STATED EXERCISE: Determine how many lines in the records below contain the word "closer". Give only that number.

DATASET EXCERPTS:
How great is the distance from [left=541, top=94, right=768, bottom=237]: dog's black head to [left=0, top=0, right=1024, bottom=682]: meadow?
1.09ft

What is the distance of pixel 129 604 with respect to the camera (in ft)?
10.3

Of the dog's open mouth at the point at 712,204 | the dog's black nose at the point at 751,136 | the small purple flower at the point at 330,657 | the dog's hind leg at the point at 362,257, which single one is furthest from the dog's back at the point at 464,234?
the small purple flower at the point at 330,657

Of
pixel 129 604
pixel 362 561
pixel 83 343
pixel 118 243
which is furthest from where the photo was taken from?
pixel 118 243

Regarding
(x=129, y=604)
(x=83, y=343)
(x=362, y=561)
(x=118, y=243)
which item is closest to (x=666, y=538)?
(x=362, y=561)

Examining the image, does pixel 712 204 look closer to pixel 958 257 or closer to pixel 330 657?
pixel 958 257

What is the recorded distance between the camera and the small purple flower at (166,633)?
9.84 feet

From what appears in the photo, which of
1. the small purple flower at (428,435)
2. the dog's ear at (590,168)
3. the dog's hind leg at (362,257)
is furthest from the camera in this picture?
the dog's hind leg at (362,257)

...

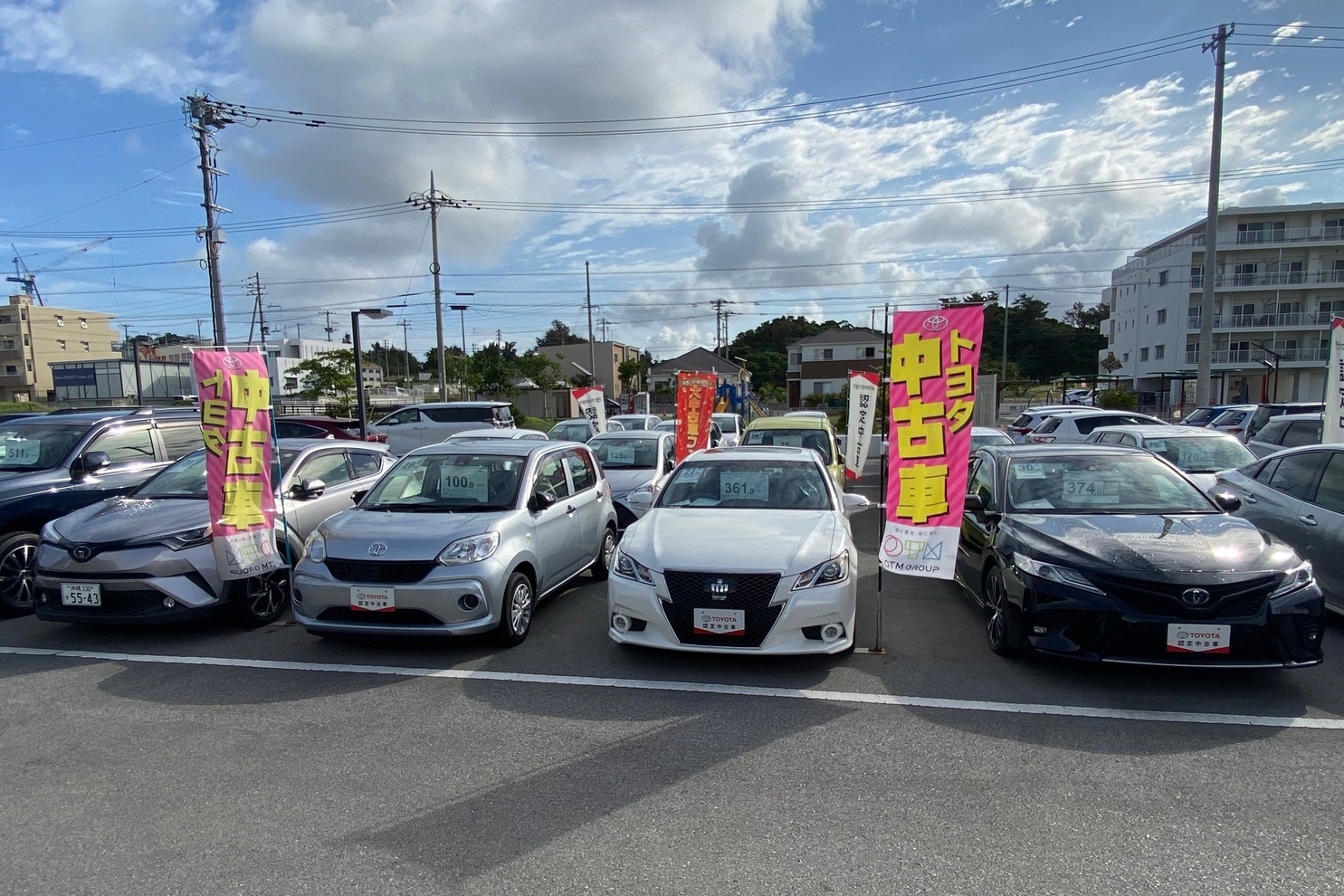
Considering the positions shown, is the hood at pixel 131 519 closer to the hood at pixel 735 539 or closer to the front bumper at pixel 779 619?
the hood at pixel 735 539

* * *

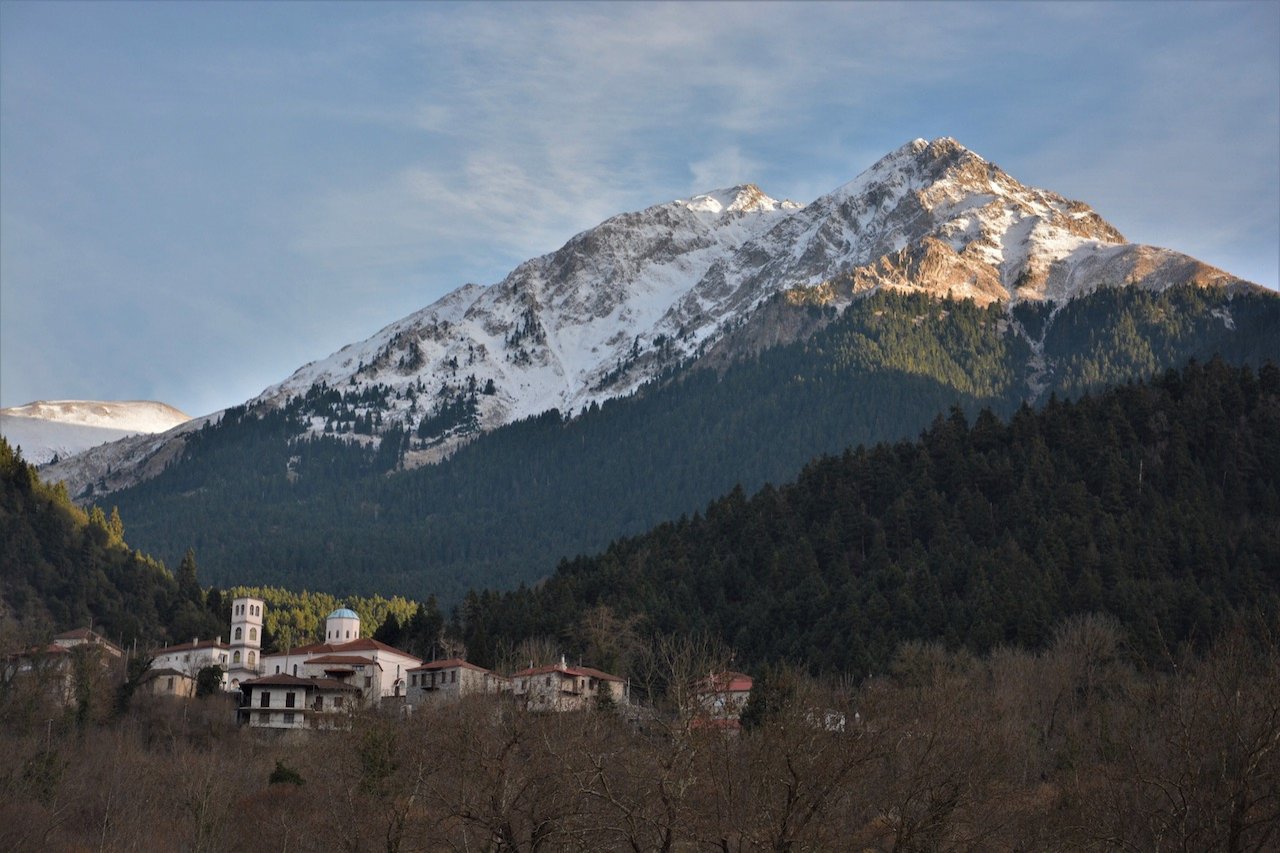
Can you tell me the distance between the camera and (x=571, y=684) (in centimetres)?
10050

RESPONSE TO THE EXERCISE: 2